The Prometheus gas Brayton system was designed to operate for 15 to 20 years. In order to accomplish this goal some potentially mission-threatening issues were considered, including gas leakage of the working fluid and mass transport of contaminants to other plant or core components. The NRPCT Design team has introduced several areas of development concerns for carbon carbon composite as recuperator materials.

  1. Impact on mechanical properties during operation.
  2. Design requirements (permeability and heat transfer properties)
  3. Fabrication challenges
  4. Material availability assessment
  5. Joining issues
  6. Compatibility issues in the primary working fluid

Mechanical properties of carbon-carbon composites:

The structural properties of carbon-carbon composites are generally controlled by the orientation, volume fraction, and properties of the fibers. Additionally, process-induced stresses, heat treatments, and fiber-matrix interactions also affect the primary properties. In general, mechanical properties can be tailored by selecting the correct modulus fibers and arranging the fibers in the direction of the applied load.

The characteristics of the interfacial bonding between the matrix and fiber typically govern the mechanical properties of the C/C composite. When the bonding between the fibers and matrix is strong, cracks that form in the matrix will propagate across the fiber-matrix interface resulting in brittle fracture. Conversely, weak interfaces between the fibers and matrix allow matrix cracking to occur without crack propagation through the fibers. Intact fibers bridge the matrix cracks and maintain a load-bearing capability until the load initiates fiber fracture. This type of failure exhibits pseudo-plastic behavior due to matrix cracking and fiber movement.

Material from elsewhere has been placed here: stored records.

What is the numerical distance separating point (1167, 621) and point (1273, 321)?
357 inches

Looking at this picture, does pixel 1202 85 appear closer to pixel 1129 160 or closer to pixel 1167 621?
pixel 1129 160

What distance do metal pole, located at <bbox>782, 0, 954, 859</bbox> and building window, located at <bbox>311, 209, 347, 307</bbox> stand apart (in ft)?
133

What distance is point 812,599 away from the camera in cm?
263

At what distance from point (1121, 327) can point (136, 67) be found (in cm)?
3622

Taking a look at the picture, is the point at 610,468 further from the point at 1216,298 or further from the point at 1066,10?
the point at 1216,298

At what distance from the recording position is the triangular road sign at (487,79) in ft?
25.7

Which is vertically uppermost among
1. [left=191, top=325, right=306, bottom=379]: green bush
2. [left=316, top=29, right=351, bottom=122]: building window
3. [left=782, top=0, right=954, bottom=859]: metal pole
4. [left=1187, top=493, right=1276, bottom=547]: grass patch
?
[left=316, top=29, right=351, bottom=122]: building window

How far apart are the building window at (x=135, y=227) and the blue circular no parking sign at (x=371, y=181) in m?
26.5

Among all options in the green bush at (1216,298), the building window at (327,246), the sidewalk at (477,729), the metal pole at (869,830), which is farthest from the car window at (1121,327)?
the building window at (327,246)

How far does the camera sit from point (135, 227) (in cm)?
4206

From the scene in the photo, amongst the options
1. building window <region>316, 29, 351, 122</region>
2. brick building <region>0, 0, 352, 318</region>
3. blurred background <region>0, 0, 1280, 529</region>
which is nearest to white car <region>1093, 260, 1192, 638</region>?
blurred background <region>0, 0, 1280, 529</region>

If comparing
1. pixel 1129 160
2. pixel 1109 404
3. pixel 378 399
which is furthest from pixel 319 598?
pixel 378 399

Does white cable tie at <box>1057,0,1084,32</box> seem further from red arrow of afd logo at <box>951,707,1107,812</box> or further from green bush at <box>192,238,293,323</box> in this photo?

Fiber treatments and processing methods are often varied to optimize mechanical properties and to tailor the interfacial characteristics of the C/C composite. Two processes have been developed to produce high-performance carbon-carbon composites; liquid impregnation and chemical vapor infiltration. The liquid impregnation method commonly uses thermosetting or thermoplastic polymers as the matrix precursor to form a prepreg. The prepreg is a ready-to-mold component, usually in laminate form, consisting of a matrix and fiber reinforcement. In order to achieve the high-temperature properties of a carbon material, the prepreg matrix must be transformed into a carbon residue. Pyrolysis strongly influences the strength of the fiber-matrix interface due to densification and shrinkage of the matrix. To achieve a higher density and stronger matrix, the C/C composite is cycled through several impregnation/pyrolysis processes. Graphitization treatment of the carbon matrix may be included to encourage densification and opening of porosity to aid reimpregnation cycles.

The CVI of carbon uses gaseous hydrocarbons such as methane to deposit a carbon matrix on the external and internal surfaces of a porous carbon fiber preform. Three types of carbon microstructure are commonly seen in CVI fabrication: smooth laminar, rough laminar, and isotropic. The microstructure is controlled by processing parameters: temperature, pressure, gas composition, and flow rate. An isotropic CVI matrix exhibits lower mechanical properties due to lower density and closed porosity. The smooth laminar matrix has a strong fiber-matrix interface and produces composites with high strength and stiffness but brittle fracture behavior. A rough laminar matrix exhibits pseudo-plastic fracture behavior due to a loosely bonded fiber-matrix interface. The major drawback of CVI is the very slow rate of deposition leading to high final cost. Therefore, using impregnation to produce relatively uniform open pores, followed by CVI for densification is an attractive option.

C/C composites are unique in that their mechanical properties do not typically degrade with increasing temperature until 2000C. The properties of the matrix and fiber-matrix interface often dictate the effect of temperature on the shear, cross-fiber tensile, and compressive strengths of the composites. Generally, these properties improve with increasing temperature, which is attributed to the annealing of matrix microcracks. Creep behavior has received little attention to date, but is predicted to be at least four orders of magnitude lower than that of most ceramics.

Polyacrylonitrile (PAN)-based fibers woven in three-directions have been shown to posses very high-strength. Increasing density through a number of impregnation/CVI cycles will also help to improve the mechanical properties of the composite. Current development of the C/C recuperator under Allcomp should give detailed information on the C/C mechanical properties. Information on the type of carbon-fiber, fiber lay-up, matrix precursor, and processing conditions should also be available.